In the prolongation of the colonnade there was another room, one that had to be reached by climbing three steps. I called the game a quit and decided to go there. As I was leaving, the woman to whom I hadn’t said a word said “Good luck finding Mr. Jones” in the clatter sound of her many jewels.

I walked the three steps up intrigued by a singular column whose both ends were getting thinner as they reached the ceiling and the floor. The positioning was giving it more presence than any other pillar that I had walked by. Its anchor point was dictating a separation of the tiling floor in three different colors. A couple of people were standing around it in laughter making it look like a ritual was taking place around a sacred totem.

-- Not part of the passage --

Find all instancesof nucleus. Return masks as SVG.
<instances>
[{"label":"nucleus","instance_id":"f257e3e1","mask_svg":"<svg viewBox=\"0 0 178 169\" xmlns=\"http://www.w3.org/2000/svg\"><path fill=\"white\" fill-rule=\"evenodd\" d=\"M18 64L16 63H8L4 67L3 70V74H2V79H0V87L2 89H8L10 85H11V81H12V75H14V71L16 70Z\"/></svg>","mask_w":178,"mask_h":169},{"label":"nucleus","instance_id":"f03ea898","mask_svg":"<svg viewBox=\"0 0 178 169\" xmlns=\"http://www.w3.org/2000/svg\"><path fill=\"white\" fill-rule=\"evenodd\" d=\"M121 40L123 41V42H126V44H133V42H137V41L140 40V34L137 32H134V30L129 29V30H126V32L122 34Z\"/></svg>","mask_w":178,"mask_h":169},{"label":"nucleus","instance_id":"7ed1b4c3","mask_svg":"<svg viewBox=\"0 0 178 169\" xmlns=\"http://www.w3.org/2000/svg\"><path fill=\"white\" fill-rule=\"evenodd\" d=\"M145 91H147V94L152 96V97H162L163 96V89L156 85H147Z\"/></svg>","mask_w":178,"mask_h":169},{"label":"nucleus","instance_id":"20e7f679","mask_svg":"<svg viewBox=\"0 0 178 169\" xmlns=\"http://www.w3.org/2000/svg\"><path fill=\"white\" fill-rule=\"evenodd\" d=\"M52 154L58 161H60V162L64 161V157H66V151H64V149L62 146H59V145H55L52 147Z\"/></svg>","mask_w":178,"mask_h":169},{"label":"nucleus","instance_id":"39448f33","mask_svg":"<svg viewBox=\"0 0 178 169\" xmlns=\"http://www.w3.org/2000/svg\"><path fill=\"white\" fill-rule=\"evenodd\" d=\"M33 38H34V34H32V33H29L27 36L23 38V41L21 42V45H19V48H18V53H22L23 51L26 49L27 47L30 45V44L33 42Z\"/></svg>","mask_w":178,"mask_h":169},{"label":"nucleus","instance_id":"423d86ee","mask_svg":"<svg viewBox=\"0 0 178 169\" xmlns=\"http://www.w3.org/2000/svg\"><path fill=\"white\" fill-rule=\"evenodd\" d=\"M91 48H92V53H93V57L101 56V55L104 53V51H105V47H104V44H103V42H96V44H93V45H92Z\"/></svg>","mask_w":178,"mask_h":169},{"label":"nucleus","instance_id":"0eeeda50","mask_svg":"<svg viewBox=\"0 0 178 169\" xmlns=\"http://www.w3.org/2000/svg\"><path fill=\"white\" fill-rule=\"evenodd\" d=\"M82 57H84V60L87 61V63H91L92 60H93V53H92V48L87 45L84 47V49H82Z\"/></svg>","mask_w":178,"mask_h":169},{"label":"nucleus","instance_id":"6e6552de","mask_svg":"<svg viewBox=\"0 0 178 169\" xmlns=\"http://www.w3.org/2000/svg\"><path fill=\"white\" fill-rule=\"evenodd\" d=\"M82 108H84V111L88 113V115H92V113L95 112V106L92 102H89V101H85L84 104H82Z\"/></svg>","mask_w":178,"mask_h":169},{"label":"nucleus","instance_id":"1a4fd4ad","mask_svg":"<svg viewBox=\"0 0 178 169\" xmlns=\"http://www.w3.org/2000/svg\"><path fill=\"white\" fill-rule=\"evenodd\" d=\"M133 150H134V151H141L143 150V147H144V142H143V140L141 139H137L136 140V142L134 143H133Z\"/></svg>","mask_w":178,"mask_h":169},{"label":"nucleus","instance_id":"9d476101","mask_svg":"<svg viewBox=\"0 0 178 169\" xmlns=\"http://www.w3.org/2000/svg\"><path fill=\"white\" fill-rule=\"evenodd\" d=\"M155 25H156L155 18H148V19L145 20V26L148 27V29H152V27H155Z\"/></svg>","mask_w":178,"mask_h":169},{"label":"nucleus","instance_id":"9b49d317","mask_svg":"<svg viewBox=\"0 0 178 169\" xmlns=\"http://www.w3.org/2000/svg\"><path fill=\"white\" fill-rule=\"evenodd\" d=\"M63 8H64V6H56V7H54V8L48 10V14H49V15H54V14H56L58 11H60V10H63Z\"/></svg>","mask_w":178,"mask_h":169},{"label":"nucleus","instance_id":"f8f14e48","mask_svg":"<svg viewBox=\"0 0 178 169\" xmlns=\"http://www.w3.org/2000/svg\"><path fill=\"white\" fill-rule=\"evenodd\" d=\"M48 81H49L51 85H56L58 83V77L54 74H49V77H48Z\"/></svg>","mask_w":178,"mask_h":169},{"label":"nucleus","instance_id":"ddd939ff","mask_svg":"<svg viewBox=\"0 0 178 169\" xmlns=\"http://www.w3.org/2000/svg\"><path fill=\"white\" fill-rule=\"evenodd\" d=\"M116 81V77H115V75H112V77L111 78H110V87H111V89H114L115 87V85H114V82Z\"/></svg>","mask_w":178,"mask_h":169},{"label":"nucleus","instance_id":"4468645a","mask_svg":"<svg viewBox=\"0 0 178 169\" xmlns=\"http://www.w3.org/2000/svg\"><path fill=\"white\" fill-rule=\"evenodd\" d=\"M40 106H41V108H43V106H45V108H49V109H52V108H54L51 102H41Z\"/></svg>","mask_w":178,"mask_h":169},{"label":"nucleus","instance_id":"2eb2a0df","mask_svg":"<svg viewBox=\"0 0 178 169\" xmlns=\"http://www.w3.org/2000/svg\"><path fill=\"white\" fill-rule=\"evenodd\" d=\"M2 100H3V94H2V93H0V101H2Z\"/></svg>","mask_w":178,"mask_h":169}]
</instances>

However, before reaching them I noticed a niche on the right I did not expect. Two men were standing against its bright red wall playing cards on a high table. One of them asked if I would like to join for a round but I replied that I would rather find Mr. Jones first, to which he replied “Mr. Jones always like a game of cards”. The mystery surrounding the person of Mr. Jones and this whole masquerade just seemed to grow bigger by the second. I approached the column as I left the two men playing. Its warm wooden material and curvy figure were

comforting. I placed my left hand on it as if it was the shoulder of an old friend and decided to take a walk around it. I glimpsed back to the colonnade and could still hear the echoing of the woman’s dance, I looked at the two men very engaged in yet another round of card game. I then stepped onto a new color of floor and was captured by a very bright and curvy room whose windows were going from the floor all the way up to the ceiling. It allowed me to take a glimpse outside and somehow a glimpse back to reality, to the world I know. However, I was quickly dragged back into the mansion as I was still walking around the column. On the floor a new color, bright blue tiles leading to a blue wall. A bench as wide as the wall topped by a window were giving me a domestic and comforting feeling. As I walked towards it, the roof shape shifted into a slope enhancing this sense of familiarity.

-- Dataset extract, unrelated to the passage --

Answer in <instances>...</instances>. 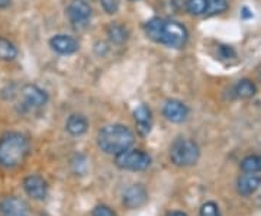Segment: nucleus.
I'll return each instance as SVG.
<instances>
[{"instance_id": "nucleus-6", "label": "nucleus", "mask_w": 261, "mask_h": 216, "mask_svg": "<svg viewBox=\"0 0 261 216\" xmlns=\"http://www.w3.org/2000/svg\"><path fill=\"white\" fill-rule=\"evenodd\" d=\"M229 8L228 0H187L186 10L193 16H212Z\"/></svg>"}, {"instance_id": "nucleus-13", "label": "nucleus", "mask_w": 261, "mask_h": 216, "mask_svg": "<svg viewBox=\"0 0 261 216\" xmlns=\"http://www.w3.org/2000/svg\"><path fill=\"white\" fill-rule=\"evenodd\" d=\"M134 121L137 125V131L140 135L147 137L152 129V112L147 104H140L134 111Z\"/></svg>"}, {"instance_id": "nucleus-21", "label": "nucleus", "mask_w": 261, "mask_h": 216, "mask_svg": "<svg viewBox=\"0 0 261 216\" xmlns=\"http://www.w3.org/2000/svg\"><path fill=\"white\" fill-rule=\"evenodd\" d=\"M200 216H221V212L215 202H206L200 207Z\"/></svg>"}, {"instance_id": "nucleus-22", "label": "nucleus", "mask_w": 261, "mask_h": 216, "mask_svg": "<svg viewBox=\"0 0 261 216\" xmlns=\"http://www.w3.org/2000/svg\"><path fill=\"white\" fill-rule=\"evenodd\" d=\"M100 3H102V8L105 9V12L109 15L116 13L119 9V0H100Z\"/></svg>"}, {"instance_id": "nucleus-2", "label": "nucleus", "mask_w": 261, "mask_h": 216, "mask_svg": "<svg viewBox=\"0 0 261 216\" xmlns=\"http://www.w3.org/2000/svg\"><path fill=\"white\" fill-rule=\"evenodd\" d=\"M135 137L134 132L128 126L121 123L108 125L99 131L97 135V145L99 148L111 155H118L123 151L129 150L134 145Z\"/></svg>"}, {"instance_id": "nucleus-19", "label": "nucleus", "mask_w": 261, "mask_h": 216, "mask_svg": "<svg viewBox=\"0 0 261 216\" xmlns=\"http://www.w3.org/2000/svg\"><path fill=\"white\" fill-rule=\"evenodd\" d=\"M18 57V49L10 42L9 39L0 37V60L12 61Z\"/></svg>"}, {"instance_id": "nucleus-9", "label": "nucleus", "mask_w": 261, "mask_h": 216, "mask_svg": "<svg viewBox=\"0 0 261 216\" xmlns=\"http://www.w3.org/2000/svg\"><path fill=\"white\" fill-rule=\"evenodd\" d=\"M22 97L29 109H38L48 103V94L37 85H25L22 87Z\"/></svg>"}, {"instance_id": "nucleus-14", "label": "nucleus", "mask_w": 261, "mask_h": 216, "mask_svg": "<svg viewBox=\"0 0 261 216\" xmlns=\"http://www.w3.org/2000/svg\"><path fill=\"white\" fill-rule=\"evenodd\" d=\"M49 45L57 54H61V56H70V54H74L79 51V42L73 37H68L64 34H60V35L51 38Z\"/></svg>"}, {"instance_id": "nucleus-10", "label": "nucleus", "mask_w": 261, "mask_h": 216, "mask_svg": "<svg viewBox=\"0 0 261 216\" xmlns=\"http://www.w3.org/2000/svg\"><path fill=\"white\" fill-rule=\"evenodd\" d=\"M23 188L29 198L35 200H44L48 195L47 181L38 174H31L23 180Z\"/></svg>"}, {"instance_id": "nucleus-3", "label": "nucleus", "mask_w": 261, "mask_h": 216, "mask_svg": "<svg viewBox=\"0 0 261 216\" xmlns=\"http://www.w3.org/2000/svg\"><path fill=\"white\" fill-rule=\"evenodd\" d=\"M29 154V141L19 132H8L0 138V166L15 169L20 166Z\"/></svg>"}, {"instance_id": "nucleus-4", "label": "nucleus", "mask_w": 261, "mask_h": 216, "mask_svg": "<svg viewBox=\"0 0 261 216\" xmlns=\"http://www.w3.org/2000/svg\"><path fill=\"white\" fill-rule=\"evenodd\" d=\"M200 157V148L195 141L180 138L173 142L170 147V160L174 166L178 167H189L197 163Z\"/></svg>"}, {"instance_id": "nucleus-17", "label": "nucleus", "mask_w": 261, "mask_h": 216, "mask_svg": "<svg viewBox=\"0 0 261 216\" xmlns=\"http://www.w3.org/2000/svg\"><path fill=\"white\" fill-rule=\"evenodd\" d=\"M106 35L112 44L121 45L128 38H129V31L125 28L121 23H111L106 29Z\"/></svg>"}, {"instance_id": "nucleus-12", "label": "nucleus", "mask_w": 261, "mask_h": 216, "mask_svg": "<svg viewBox=\"0 0 261 216\" xmlns=\"http://www.w3.org/2000/svg\"><path fill=\"white\" fill-rule=\"evenodd\" d=\"M2 216H29L28 205L16 196H6L0 200Z\"/></svg>"}, {"instance_id": "nucleus-23", "label": "nucleus", "mask_w": 261, "mask_h": 216, "mask_svg": "<svg viewBox=\"0 0 261 216\" xmlns=\"http://www.w3.org/2000/svg\"><path fill=\"white\" fill-rule=\"evenodd\" d=\"M93 216H116V213L113 212L111 207L105 206V205H99L93 209Z\"/></svg>"}, {"instance_id": "nucleus-8", "label": "nucleus", "mask_w": 261, "mask_h": 216, "mask_svg": "<svg viewBox=\"0 0 261 216\" xmlns=\"http://www.w3.org/2000/svg\"><path fill=\"white\" fill-rule=\"evenodd\" d=\"M147 200H148V192L145 190V187L141 184H134L125 190L122 203L125 207L134 210V209H140L144 206Z\"/></svg>"}, {"instance_id": "nucleus-5", "label": "nucleus", "mask_w": 261, "mask_h": 216, "mask_svg": "<svg viewBox=\"0 0 261 216\" xmlns=\"http://www.w3.org/2000/svg\"><path fill=\"white\" fill-rule=\"evenodd\" d=\"M116 166L122 170L129 171H142L151 166V157L142 150H126L115 155Z\"/></svg>"}, {"instance_id": "nucleus-15", "label": "nucleus", "mask_w": 261, "mask_h": 216, "mask_svg": "<svg viewBox=\"0 0 261 216\" xmlns=\"http://www.w3.org/2000/svg\"><path fill=\"white\" fill-rule=\"evenodd\" d=\"M261 187V177L255 173H245L237 181V190L241 196H251Z\"/></svg>"}, {"instance_id": "nucleus-25", "label": "nucleus", "mask_w": 261, "mask_h": 216, "mask_svg": "<svg viewBox=\"0 0 261 216\" xmlns=\"http://www.w3.org/2000/svg\"><path fill=\"white\" fill-rule=\"evenodd\" d=\"M10 0H0V6H6V5H9Z\"/></svg>"}, {"instance_id": "nucleus-18", "label": "nucleus", "mask_w": 261, "mask_h": 216, "mask_svg": "<svg viewBox=\"0 0 261 216\" xmlns=\"http://www.w3.org/2000/svg\"><path fill=\"white\" fill-rule=\"evenodd\" d=\"M233 92H235V96L240 97V99H251L252 96H255V93H257V87L251 80L243 78L235 85Z\"/></svg>"}, {"instance_id": "nucleus-16", "label": "nucleus", "mask_w": 261, "mask_h": 216, "mask_svg": "<svg viewBox=\"0 0 261 216\" xmlns=\"http://www.w3.org/2000/svg\"><path fill=\"white\" fill-rule=\"evenodd\" d=\"M65 129L73 137H80V135L87 132L89 122H87V119L84 118L83 115H75L74 113V115L68 116V119L65 122Z\"/></svg>"}, {"instance_id": "nucleus-1", "label": "nucleus", "mask_w": 261, "mask_h": 216, "mask_svg": "<svg viewBox=\"0 0 261 216\" xmlns=\"http://www.w3.org/2000/svg\"><path fill=\"white\" fill-rule=\"evenodd\" d=\"M145 32L149 39L170 48H183L189 38L187 29L171 19H151L145 25Z\"/></svg>"}, {"instance_id": "nucleus-26", "label": "nucleus", "mask_w": 261, "mask_h": 216, "mask_svg": "<svg viewBox=\"0 0 261 216\" xmlns=\"http://www.w3.org/2000/svg\"><path fill=\"white\" fill-rule=\"evenodd\" d=\"M260 80H261V70H260Z\"/></svg>"}, {"instance_id": "nucleus-20", "label": "nucleus", "mask_w": 261, "mask_h": 216, "mask_svg": "<svg viewBox=\"0 0 261 216\" xmlns=\"http://www.w3.org/2000/svg\"><path fill=\"white\" fill-rule=\"evenodd\" d=\"M241 170L245 173H260L261 155H248L241 161Z\"/></svg>"}, {"instance_id": "nucleus-7", "label": "nucleus", "mask_w": 261, "mask_h": 216, "mask_svg": "<svg viewBox=\"0 0 261 216\" xmlns=\"http://www.w3.org/2000/svg\"><path fill=\"white\" fill-rule=\"evenodd\" d=\"M67 16L75 28H84L92 18V8L86 0H71L67 8Z\"/></svg>"}, {"instance_id": "nucleus-24", "label": "nucleus", "mask_w": 261, "mask_h": 216, "mask_svg": "<svg viewBox=\"0 0 261 216\" xmlns=\"http://www.w3.org/2000/svg\"><path fill=\"white\" fill-rule=\"evenodd\" d=\"M167 216H187L186 213H183V212H170Z\"/></svg>"}, {"instance_id": "nucleus-11", "label": "nucleus", "mask_w": 261, "mask_h": 216, "mask_svg": "<svg viewBox=\"0 0 261 216\" xmlns=\"http://www.w3.org/2000/svg\"><path fill=\"white\" fill-rule=\"evenodd\" d=\"M163 115L164 118L173 123L185 122L189 116V109L183 102L177 99H170L163 106Z\"/></svg>"}]
</instances>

I decided to sit on it a few seconds to gather my thoughts and reflect on the absurdity of the past few minutes. As I walked towards the bench, I passed by a passage viewing into the main entrance hall, the one I didn’t dare to enter in the first place. The scene hadn’t change much, people were still talking, the dress was still shining. I sat down on the bench, I was seeing the two men playing cards at the opposite side but they didn’t seem to care for my presence too much. After closing my eyes for a few seconds.. everyone had left the room. I heard step-sounds echoing from the entrance hall. I walked to the closest door, the one looking to the hall, everyone stood there in silence, someone had entered the mansion, they were all looking at him, he, however was looking at me.